Reviews written by Ironbutt
|18 results - showing 1 - 15||1 2|
Let me start by saying that I am a geat fan of the cheap Lomo Paddle Jacket. It's just that I seem to have trouble with the latex-gaskets in seawater. This started last autumn and I wanted to get a neoprene fitted jacket for sea paddling. Langer offers XXXL (yes, triple-X) size for the Smooth and Shred jackets, so I went for it. It's VERY comfy, easy to don and I have never had a single drop of water inside. So far the neoprene gaskets are exactly as tight as the latex stuff on my other gear. More so: I am thinking of getting my dry-suit retrofitted with neo-gaskets. It's a lot less hassle in the locker room before and after boating. As a result, I am now using this jacket on rivers as well ...
* absolutely watertight - the neo gaskets are as good as the latex ones
* two color schemes: signal orange and navy blue
* wide cut for normal paddlers - suits my beer-tummy
* everything feels "top quality"
- the scratch lids that tighten the outer layer around wrist and belly are more than a tad too stiff
- no elbow reinforcement - can't use this jacket in Corsica without buying additional protectors
After a long time with a hard and heavy paddle, the Robson Lady Lotus comes as a real relief. I got mine about two years ago and I am very, very happy with it. The smaller blades and the thin shaft make for stressless paddling; no burning forearms or aching shoulders after two hours on the water.
If you have "above average" hands (my glove size is 8), the shaft is even on the brink of "gee, this is REALLY thin", but as I am a tad above average (1,75m / 5'9") most women will perfectly love it that way. It's a quality product, everything looks and feels solid, and it might well live for decades. Plus it looks gorgeous!
- "easy" on hands and arms
- precise handling in the water
- "shock absorbing" shaft
- hefty price (you pay for the quality)
I honestly think that Robson should discontinue this paddle. First of all, you can also buy the same blades without the Robson "sun" logo from Ainsworth for half the price. And both - the Robson and the Ainsworth - have been bought by members of our club and didn't last one season. A total of THREE of these paddles left us within one season, two with broken blades, one with a broken shaft at the shaft/blade interface...

Excerpts from a spatial reasoning dataset:

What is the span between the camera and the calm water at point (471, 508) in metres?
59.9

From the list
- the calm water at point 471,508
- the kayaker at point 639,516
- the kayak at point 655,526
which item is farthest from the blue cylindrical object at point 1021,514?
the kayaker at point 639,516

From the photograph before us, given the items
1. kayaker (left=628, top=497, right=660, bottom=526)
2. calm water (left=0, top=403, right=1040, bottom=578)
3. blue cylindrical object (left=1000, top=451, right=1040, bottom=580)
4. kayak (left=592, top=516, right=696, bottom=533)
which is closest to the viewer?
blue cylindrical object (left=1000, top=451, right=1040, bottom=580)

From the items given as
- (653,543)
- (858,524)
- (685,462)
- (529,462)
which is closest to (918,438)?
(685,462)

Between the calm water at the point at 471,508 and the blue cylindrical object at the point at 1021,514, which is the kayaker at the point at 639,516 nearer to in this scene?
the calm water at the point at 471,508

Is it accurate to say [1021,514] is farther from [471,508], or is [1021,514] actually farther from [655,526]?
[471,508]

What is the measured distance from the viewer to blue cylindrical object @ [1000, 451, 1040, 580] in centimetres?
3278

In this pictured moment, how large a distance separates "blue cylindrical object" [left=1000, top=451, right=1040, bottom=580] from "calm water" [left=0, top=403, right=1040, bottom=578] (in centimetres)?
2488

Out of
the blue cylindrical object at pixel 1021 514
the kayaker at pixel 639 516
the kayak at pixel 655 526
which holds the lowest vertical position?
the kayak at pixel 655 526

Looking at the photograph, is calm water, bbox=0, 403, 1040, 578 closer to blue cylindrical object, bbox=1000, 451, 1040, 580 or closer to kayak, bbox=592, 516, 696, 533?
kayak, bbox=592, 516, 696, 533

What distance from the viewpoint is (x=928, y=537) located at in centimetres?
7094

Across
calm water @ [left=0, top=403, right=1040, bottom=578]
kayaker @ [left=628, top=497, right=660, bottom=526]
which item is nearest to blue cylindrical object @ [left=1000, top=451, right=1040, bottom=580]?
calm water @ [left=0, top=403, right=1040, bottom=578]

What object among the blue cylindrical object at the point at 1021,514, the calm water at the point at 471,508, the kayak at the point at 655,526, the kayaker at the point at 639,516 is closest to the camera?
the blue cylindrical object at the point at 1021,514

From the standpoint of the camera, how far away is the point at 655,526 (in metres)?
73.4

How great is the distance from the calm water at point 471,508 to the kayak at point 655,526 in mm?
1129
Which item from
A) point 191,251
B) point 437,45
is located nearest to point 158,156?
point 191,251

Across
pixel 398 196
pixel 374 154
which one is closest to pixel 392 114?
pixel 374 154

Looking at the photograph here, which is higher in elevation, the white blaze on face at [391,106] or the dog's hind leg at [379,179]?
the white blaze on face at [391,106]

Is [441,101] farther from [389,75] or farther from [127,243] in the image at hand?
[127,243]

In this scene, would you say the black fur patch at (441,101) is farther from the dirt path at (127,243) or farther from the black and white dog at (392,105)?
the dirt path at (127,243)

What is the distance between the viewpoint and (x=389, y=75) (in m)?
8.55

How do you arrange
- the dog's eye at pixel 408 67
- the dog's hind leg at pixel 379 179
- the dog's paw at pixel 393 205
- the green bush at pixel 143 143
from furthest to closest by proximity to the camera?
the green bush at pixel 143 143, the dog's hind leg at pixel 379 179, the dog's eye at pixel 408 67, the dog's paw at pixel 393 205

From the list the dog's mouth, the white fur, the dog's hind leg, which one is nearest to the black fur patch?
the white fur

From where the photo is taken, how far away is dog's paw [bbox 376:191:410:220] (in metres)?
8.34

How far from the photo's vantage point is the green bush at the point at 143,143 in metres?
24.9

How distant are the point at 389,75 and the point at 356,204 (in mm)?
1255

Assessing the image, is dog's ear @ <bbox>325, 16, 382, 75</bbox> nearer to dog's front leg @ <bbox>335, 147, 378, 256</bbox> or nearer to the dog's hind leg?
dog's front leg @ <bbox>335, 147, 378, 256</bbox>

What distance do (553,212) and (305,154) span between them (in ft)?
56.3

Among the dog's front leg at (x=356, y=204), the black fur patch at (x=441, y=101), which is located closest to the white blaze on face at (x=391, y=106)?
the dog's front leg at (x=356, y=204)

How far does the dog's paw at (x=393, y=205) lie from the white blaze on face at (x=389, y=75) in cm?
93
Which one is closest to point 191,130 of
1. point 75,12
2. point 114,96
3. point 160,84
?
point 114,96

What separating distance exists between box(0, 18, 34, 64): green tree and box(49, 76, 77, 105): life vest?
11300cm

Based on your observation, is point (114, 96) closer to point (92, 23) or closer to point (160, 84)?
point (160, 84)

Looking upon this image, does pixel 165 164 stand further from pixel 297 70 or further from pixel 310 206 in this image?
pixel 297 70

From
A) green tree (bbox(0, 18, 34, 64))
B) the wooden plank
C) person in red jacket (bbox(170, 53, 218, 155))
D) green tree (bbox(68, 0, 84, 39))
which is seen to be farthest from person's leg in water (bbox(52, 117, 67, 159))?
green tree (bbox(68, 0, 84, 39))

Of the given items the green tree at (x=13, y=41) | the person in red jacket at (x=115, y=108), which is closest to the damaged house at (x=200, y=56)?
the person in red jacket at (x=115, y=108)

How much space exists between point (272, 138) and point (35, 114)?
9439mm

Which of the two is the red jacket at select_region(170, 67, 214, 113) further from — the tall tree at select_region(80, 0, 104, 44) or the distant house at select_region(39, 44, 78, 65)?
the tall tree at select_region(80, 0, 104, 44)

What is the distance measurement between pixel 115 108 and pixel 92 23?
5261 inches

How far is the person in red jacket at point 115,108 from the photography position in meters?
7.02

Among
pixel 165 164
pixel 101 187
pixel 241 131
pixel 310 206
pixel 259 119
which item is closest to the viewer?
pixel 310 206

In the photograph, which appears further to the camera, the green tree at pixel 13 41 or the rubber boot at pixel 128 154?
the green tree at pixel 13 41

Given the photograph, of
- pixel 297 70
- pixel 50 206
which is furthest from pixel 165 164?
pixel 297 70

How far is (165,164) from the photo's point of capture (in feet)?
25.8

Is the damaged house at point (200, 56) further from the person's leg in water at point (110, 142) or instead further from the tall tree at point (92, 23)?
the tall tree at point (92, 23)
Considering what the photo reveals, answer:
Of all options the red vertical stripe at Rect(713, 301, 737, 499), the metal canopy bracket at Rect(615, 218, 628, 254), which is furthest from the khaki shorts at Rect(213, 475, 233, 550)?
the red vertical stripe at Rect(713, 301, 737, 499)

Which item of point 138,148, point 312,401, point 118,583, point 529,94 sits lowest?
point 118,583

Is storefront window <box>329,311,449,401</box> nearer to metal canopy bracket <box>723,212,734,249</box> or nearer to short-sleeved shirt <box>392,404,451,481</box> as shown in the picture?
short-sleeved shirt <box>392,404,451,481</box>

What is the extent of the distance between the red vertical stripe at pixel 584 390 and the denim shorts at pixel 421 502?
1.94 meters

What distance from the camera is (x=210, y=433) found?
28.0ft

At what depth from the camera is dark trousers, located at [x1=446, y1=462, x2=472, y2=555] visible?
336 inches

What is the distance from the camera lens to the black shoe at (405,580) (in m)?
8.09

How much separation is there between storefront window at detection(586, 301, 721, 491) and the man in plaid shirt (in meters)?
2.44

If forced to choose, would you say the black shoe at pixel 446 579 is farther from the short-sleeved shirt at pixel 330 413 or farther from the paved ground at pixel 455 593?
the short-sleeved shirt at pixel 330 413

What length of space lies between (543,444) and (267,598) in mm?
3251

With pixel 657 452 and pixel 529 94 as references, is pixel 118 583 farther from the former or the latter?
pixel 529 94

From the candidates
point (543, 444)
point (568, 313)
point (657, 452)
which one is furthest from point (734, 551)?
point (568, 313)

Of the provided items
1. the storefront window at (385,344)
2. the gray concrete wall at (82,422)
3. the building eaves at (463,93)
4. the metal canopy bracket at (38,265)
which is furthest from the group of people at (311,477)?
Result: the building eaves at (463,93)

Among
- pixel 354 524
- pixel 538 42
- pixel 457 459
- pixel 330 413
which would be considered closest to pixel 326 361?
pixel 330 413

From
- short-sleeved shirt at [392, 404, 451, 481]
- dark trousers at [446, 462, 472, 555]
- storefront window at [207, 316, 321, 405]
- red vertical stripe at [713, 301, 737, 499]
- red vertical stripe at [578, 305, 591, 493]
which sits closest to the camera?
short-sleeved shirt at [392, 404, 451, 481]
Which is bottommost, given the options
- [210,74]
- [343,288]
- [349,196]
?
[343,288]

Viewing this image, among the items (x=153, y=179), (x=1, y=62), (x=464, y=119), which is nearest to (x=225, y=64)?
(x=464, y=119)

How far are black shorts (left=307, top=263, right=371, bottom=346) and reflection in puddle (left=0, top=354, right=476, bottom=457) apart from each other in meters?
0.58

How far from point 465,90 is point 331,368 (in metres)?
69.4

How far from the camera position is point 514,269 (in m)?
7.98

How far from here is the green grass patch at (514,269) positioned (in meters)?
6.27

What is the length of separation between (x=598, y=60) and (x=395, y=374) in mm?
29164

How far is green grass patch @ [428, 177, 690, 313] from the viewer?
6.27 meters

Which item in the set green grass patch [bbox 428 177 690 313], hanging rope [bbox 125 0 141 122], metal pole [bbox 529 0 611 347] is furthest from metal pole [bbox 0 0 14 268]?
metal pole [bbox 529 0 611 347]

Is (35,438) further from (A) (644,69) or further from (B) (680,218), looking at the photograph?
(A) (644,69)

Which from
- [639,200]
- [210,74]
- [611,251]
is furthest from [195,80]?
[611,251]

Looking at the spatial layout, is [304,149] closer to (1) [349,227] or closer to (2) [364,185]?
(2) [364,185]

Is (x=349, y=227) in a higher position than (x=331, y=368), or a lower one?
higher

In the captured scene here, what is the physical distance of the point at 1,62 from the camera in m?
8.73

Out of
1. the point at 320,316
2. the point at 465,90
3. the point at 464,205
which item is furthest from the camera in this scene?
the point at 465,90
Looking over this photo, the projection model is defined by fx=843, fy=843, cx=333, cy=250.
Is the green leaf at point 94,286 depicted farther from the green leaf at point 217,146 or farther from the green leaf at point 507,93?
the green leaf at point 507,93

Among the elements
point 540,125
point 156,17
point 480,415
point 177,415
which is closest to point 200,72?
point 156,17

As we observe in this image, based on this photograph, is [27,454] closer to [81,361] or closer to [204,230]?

### TASK INSTRUCTIONS
1. Which lines of the records contain the string "cylindrical"? Pull out every one of them, treating case as significant.
2. Take the paddling-gear reviews further, picking up right after their last sentence.
The paddling-gear reviews and the records have no connection to each other.

### ANSWERS FOR THIS EXERCISE
1.
which item is farthest from the blue cylindrical object at point 1021,514?
3. blue cylindrical object (left=1000, top=451, right=1040, bottom=580)
blue cylindrical object (left=1000, top=451, right=1040, bottom=580)
Between the calm water at the point at 471,508 and the blue cylindrical object at the point at 1021,514, which is the kayaker at the point at 639,516 nearer to in this scene?
What is the measured distance from the viewer to blue cylindrical object @ [1000, 451, 1040, 580] in centimetres?
In this pictured moment, how large a distance separates "blue cylindrical object" [left=1000, top=451, right=1040, bottom=580] from "calm water" [left=0, top=403, right=1040, bottom=578] (in centimetres)?
the blue cylindrical object at pixel 1021 514
Looking at the photograph, is calm water, bbox=0, 403, 1040, 578 closer to blue cylindrical object, bbox=1000, 451, 1040, 580 or closer to kayak, bbox=592, 516, 696, 533?
which item is nearest to blue cylindrical object @ [left=1000, top=451, right=1040, bottom=580]?
What object among the blue cylindrical object at the point at 1021,514, the calm water at the point at 471,508, the kayak at the point at 655,526, the kayaker at the point at 639,516 is closest to the camera?
the blue cylindrical object at the point at 1021,514

2.
Robson makes great paddles. There are quite a few old STUDs out there who haven't suffered a bit over the last ten years, and my wife is a total fanatic of her Lotus Lady, but the Combat is cheap as in "cheap". Hands Off!
- large surface blades
- a tad heavy
- looks awful
The Robson Puffin is an old (and truly tested) beginner kayak with rather big cargo compartments. The latter - and the very dry ride - qualify the boat for expeditions or longer touring. It comes with a very simple rudder system and a lot of primary stability and, despite the shallow U-bottom, turns quite well when put on an edge.
The rear cargo bunker is huge and they copied the Prijon hatch covers (neoprene deck, covered by a plastic top with belts). It's watertight! The front features some sort of "easy open" handle, which is comfy, but not all that waterproof (put the sleeping bag, the tent, the pasta and rice in the back!).
A lot of these boats have been sold to kayak-tour-operators and rental companies, because the hull stable and the wide seat suits a lot of first-timers. Robson has replaced the boat with the new Titris 16 in 2010 (2011?), but I have recently seen NEW Puffins for 600.- Euro on eBay (there seems to be some NOS - new old stock). Again: the puffin is neither fast nor beautiful, but it's worth 600.- € any day and the boat is a true bargain at that price! If you find a new one for that price (or a used one at 400.-) and don't want to break the speed record, you might consider buying the Puffin.
- lots of volume
- comes with rudder
- safe feeling when inside
- OK plastic quality
- splashes "over" the waves instead of piercing through
- suffers badly from lateral winds
- not the fastest kayak of it's size
- non-profiled rudder blade
The Prijon Marlin is a beautiful and very responsive boat for experienced paddlers up to 1,90m / 6'3" and 90-95 kg. I am too tall and too big for this kayak (that's why I bought a Kodiak), but I have always been a fan of the fast tracking Marlin. My wife and a good friend of our kayak-club own HTP Marlins and I have done several hundred km in them, though always with an empty hull (no baggage/cargo in the boat).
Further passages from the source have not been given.